LA
ISLA DE LOS CANÍBALES
"Ser es, esencialmente, ser
memoria". E. Lledó
Dedicar
un verano a remover la historia me parecía una idea tan mala como cualquier
otra, sin embargo, hasta mi proverbial pereza me incitaba a aventurarme por los
caminos de la memoria familiar. Por lo menos, me dije, servirá para refrescar
el ruso de la Escuela de Idiomas ya olvidado.
Desde
España era imposible hacerme una idea de lo inmarcesible de la maldad humana.
Solo un nombre: Nazino. Google Maps
lo muestra como una pequeña porción de tierra entre dos lenguas enormes de agua
en el río Ob, en el fin del mundo; la nada más absoluta.
Apenas dediqué un par de días a visitar la grandiosidad
ajada de Moscú. Tras varios días en tren llegué a Tomsk. El último lugar
habitado a donde llegaban los deportados. Solo tenía una pista fiable: la
biblioteca. La mujer de pelo rojo, me miró sorprendida cuando le tendí un papel
en donde había escrito en cirílico “Velichko”. Inmutable, me acompañó a la
sección de Historia. El anaquel central de la sección se dedicaba a Nazino.
Cogió el informe de Velichko y me dio la mano: “Hacía mucho tiempo que
esperábamos que alguien viniera a vernos”. Se dio media vuelta y se fue,
dejando el mal impreso en aquellas hojas escalofriantes.
Me costó varios días asimilar toda aquella información,
también lágrimas. Tras cada nombre, tras cada asesinato, tras cada acto de
antropofagia siempre la misma pregunta, ¿por qué?

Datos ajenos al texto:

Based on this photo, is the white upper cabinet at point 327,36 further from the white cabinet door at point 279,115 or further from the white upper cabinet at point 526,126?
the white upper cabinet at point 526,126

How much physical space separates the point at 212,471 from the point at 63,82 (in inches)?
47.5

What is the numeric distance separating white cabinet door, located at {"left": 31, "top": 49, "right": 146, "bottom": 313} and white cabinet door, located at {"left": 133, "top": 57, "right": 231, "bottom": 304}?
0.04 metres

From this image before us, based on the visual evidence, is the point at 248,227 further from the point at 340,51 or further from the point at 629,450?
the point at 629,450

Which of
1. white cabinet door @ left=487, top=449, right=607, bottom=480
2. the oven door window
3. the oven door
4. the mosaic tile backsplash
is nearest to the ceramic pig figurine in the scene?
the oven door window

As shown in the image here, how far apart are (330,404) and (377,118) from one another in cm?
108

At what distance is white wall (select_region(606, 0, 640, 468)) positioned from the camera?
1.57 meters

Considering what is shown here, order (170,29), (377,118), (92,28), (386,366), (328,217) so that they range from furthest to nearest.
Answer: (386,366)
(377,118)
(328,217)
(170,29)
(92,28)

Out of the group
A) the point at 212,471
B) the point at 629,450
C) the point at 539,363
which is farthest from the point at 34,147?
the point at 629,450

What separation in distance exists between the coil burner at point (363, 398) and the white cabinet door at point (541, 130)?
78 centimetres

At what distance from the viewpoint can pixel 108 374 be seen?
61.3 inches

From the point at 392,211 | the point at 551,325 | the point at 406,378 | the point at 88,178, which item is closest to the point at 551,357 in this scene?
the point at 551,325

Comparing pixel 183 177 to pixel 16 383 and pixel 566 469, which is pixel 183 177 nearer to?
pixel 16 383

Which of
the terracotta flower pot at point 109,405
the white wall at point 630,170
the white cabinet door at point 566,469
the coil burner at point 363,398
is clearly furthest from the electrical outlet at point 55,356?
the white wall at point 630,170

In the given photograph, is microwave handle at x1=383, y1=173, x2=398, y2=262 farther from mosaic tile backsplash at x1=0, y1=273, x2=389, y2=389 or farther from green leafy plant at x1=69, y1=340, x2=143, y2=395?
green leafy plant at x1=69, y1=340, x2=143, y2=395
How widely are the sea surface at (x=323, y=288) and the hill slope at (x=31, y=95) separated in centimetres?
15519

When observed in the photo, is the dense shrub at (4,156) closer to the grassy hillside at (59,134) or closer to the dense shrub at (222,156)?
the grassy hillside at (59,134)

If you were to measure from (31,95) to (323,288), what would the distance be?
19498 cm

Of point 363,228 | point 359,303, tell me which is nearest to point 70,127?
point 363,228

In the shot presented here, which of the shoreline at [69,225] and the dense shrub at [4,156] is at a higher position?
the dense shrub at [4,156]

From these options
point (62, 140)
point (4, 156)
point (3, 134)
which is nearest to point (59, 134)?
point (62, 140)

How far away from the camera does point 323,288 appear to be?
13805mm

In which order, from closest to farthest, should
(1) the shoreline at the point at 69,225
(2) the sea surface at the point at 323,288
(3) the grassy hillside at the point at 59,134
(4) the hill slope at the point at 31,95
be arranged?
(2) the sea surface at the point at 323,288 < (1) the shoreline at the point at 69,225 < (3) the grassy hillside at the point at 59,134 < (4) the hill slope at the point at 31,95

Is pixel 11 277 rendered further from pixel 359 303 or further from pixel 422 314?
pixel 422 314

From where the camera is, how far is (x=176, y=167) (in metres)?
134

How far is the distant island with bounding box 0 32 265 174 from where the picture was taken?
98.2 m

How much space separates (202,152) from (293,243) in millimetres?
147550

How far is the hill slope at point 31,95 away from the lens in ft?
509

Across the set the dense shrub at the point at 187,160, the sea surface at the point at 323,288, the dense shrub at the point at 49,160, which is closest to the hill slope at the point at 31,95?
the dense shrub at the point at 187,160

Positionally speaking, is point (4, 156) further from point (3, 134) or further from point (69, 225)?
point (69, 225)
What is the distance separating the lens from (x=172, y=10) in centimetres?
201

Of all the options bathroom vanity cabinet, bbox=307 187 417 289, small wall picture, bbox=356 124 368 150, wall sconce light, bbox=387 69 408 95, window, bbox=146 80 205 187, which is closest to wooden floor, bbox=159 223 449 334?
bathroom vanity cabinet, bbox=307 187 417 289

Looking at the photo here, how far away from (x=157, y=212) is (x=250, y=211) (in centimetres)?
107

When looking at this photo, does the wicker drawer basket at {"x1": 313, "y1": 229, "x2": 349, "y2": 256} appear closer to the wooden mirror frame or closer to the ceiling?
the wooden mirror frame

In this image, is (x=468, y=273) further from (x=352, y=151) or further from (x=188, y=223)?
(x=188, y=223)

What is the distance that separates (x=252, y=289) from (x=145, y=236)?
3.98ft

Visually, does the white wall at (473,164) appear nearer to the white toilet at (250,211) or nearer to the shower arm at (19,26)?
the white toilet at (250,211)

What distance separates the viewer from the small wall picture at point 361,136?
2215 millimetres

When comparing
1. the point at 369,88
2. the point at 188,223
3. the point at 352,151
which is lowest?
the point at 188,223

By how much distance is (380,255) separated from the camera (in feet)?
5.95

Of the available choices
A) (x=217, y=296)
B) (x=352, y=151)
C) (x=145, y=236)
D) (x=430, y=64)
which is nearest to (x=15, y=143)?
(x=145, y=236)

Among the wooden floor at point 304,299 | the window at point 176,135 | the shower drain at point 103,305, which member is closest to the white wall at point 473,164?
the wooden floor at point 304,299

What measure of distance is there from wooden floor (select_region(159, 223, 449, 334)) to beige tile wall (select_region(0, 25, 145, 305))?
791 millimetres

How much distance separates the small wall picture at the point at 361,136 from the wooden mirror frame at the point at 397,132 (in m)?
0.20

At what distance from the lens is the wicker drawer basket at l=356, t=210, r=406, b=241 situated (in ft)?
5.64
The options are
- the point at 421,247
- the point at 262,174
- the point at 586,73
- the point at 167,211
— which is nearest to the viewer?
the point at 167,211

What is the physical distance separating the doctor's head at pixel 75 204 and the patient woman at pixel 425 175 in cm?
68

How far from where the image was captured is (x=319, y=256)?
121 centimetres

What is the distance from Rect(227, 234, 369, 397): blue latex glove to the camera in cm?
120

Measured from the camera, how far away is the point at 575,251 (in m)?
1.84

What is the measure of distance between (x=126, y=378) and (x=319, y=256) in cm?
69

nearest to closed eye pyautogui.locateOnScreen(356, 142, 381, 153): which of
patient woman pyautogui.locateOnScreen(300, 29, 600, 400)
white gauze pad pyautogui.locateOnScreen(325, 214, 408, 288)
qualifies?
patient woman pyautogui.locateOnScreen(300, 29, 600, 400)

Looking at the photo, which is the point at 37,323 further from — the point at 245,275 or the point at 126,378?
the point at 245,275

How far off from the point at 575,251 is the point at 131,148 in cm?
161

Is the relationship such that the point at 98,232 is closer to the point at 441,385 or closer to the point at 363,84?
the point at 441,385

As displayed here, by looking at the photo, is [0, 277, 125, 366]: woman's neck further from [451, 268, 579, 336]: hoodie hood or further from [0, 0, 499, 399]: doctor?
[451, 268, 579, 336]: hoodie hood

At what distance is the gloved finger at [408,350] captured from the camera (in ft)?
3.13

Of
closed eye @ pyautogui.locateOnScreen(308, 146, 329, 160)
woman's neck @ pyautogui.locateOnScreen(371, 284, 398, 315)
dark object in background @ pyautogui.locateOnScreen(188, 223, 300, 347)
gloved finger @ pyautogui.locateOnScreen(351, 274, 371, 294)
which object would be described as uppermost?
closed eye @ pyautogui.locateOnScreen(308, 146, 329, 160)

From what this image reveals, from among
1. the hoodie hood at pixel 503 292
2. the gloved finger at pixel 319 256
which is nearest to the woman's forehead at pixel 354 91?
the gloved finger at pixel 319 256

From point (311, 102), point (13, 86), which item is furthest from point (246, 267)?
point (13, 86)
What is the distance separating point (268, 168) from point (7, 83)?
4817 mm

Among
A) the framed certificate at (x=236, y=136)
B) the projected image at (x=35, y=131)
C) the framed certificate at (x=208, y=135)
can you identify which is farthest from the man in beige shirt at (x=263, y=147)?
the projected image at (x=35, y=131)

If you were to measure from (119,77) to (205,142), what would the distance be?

Días después me acompañaron a la isla. “A las víctimas
inocentes de los años de incredulidad”,
eso es lo que rezaba la plaquita incrustada en la humilde cruz rodeada por
flores que los vecinos habían levantado en el prado de las masacres de las
deportaciones. Eso es lo que contaría a mi familia sobre la isla de Nazino.
No les contaría las muchas horas pasadas en pésimos
transportes, ni los insectos que nos devoraban, ni la inmensidad del río donde
el cadáver de aquel familiar lejano, probablemente, habría acabado. Tampoco que
allí no había nada. Sólo el silencio. ¿Cómo contarles el silencio?